Po pierwsze, ubrania
Na co rodziny wielodzietne wydają pieniądze, które dostają z programu „Rodzina 500+”?
Z badania, przeprowadzonego przez Agencję Badań Rynku i Opinii SW Research dla Travelplanet.pl, wynika, że to dodatkowe wsparcie jest przeznaczane głównie na ubrania i żywność. W dalszej kolejności pieniądze wydajemy m.in. na kieszonkowe dla dzieci, książki i pomoce edukacyjne, sprzęt sportowy, zabawki, korepetycje oraz przyjemności takie jak np. wyjście do kina czy teatru.
Z „500+” zdecydowana większość rodzin wielodzietnych sfinansowała wakacyjny wyjazd.
- Przez dziesięć dni całą rodziną wypoczywaliśmy nad jeziorem. Poza tym, na jeden dzień pojechaliśmy do Gdyni. Dzieci marzyły o wizycie w Akwarium Gdyńskim. Udało się spełnić to marzenie. To były nasze najpiękniejsze wakacje. Wszyscy wróciliśmy do domu przeszczęśliwi - opowiada Katarzyna Sikorska z Bydgoszczy, mama 18-letniej Dominiki, 16-letniej Patrycji, 6-letniej Weroniki, 5-letniej Julki, 4-letniego Fabiana oraz 19-miesięcznej Michaliny.
Na długi też odłożą
Dodatkowe pieniądze, które rodzice dostają z programu „Rodzina 500+”, idą też na... spłatę długów.
- Wygląda na to, że pomoc państwa nie sfinansowała wyłącznie konsumpcji.
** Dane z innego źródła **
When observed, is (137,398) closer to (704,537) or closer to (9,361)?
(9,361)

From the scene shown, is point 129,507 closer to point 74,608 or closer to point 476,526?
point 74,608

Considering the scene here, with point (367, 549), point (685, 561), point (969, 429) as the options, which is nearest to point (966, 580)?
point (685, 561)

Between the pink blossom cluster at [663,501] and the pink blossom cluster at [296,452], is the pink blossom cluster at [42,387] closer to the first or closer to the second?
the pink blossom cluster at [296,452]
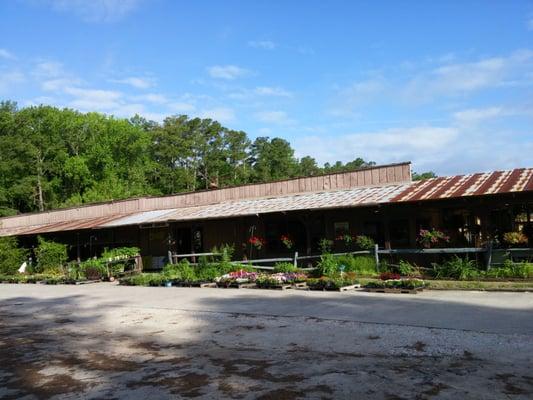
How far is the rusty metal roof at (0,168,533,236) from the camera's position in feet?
53.5

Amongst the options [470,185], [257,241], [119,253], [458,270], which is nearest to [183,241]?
[119,253]

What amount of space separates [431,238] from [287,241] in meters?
5.83

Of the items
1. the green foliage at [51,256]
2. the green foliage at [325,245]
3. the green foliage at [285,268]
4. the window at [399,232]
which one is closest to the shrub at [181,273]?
the green foliage at [285,268]

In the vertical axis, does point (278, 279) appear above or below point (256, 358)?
above

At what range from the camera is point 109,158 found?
63.5 m

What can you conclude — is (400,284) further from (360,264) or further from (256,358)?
(256,358)

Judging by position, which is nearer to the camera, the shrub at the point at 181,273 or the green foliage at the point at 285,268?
the green foliage at the point at 285,268

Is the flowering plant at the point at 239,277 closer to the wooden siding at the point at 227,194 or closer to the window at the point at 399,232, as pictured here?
the window at the point at 399,232

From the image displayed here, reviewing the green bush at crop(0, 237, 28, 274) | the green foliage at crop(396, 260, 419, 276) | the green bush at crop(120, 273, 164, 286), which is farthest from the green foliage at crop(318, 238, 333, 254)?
the green bush at crop(0, 237, 28, 274)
Zgodnie z naszymi oczekiwaniami, skłoniła też część rodzin z niewysokimi zaległościami do spłacenia swojego zadłużenia - mówi Mariusz Hildebrand, wiceprezes BIG InfoMonitor.
Jak dodaje, od kwietnia liczba osób z najniższymi zaległościami, wynoszącymi do 2 tysięcy złotych, przyrasta znacznie wolniej niż liczba niesolidnych dłużników, którzy mają do oddania większe sumy. O ile wszystkich niesolidnych dłużników, którzy opóźnili płatność minimum 200 złotych o co najmniej 60 dni, przybyło w ciągu ostatnich pięciu miesięcy o 9,4 procent, to liczba dłużników zalegających nie więcej niż 2 tysiące złotych zwiększyła się jedynie o 3,6 procent.
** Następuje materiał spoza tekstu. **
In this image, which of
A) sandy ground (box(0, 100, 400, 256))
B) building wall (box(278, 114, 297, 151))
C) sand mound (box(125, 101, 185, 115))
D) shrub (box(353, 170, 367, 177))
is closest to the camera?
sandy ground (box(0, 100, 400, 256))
Przypomnijmy, że świadczenie z programu rządowego „Rodzina 500 plus” wynosi 500 złotych na miesiąc. Przysługuje na drugie i każde kolejne dziecko, bez względu na osiągane dochody rodziny.
Pobieranie świadczenia na pierwsze dziecko jest możliwe tylko pod warunkiem spełnienia kryterium dochodowego, które określają warunki programu.